Toll-like receptors (TLR) comprise an emerging family that recognize pathogen-associated molecular patterns and promote the activation of leukocytes. Recently, TLR has been demonstrated to play a role in experimental allograft rejection. However, the TLR-4 gene has a polymorphism that can be associated with a blunted immune response, especially to microbial pathogens. We sought to study the incidence of TLR 4 gene variants among renal transplant donors and recipients from living and deceased organs and then to correlate them with short-term and long-term outcomes.
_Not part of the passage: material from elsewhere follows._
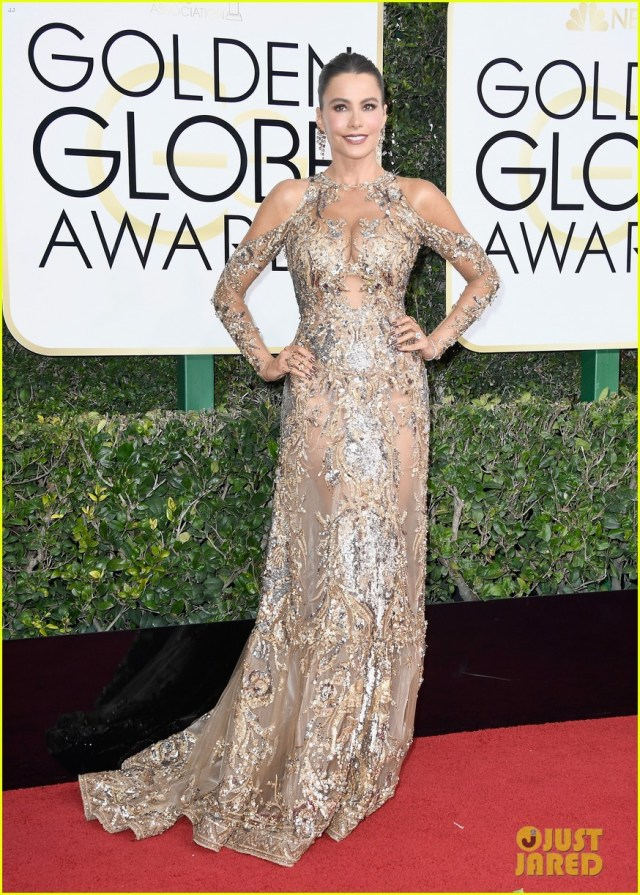 sofia-vergara-keeps-saying-anal-golden-globes-2017-04-aluminum-foil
Methods: Analysis of TLR4 polymorphisms at Asp299Gly and Thr399Ile codons were performed using restriction fragment length polymorphism. Demographic data was obtained from patient records.
Results: Among 201 patients, 141 were recipients from related donors (group 1) and 60 recipients from 45 deceased donors (group 2). Patients were followed for 108 +/- 85 months after transplantation. The incidence of polymorphism for TLR-4 Asp299Gly, Thr399Ile or both were 8.9% in recipients and 8.0% in donors. Patients who received a kidney with polymorphism, Asp299Gly, or Thr399Ile, or both, did not show a difference in rate of acute tubular necrosis compared with controls (no polymorphism). Acute rejection occurred in 17.6% of recipients with Asp299Gly/Thr399Ile polymorphisms and in 39.5% of wild-type recipients (P = .400). The incidence of bacterial infection was equal in both groups.
Conclusion: The incidence of polymorphism in this study was similar in both groups, and donor or recipient polymorphisms were not associated with different renal graft outcomes.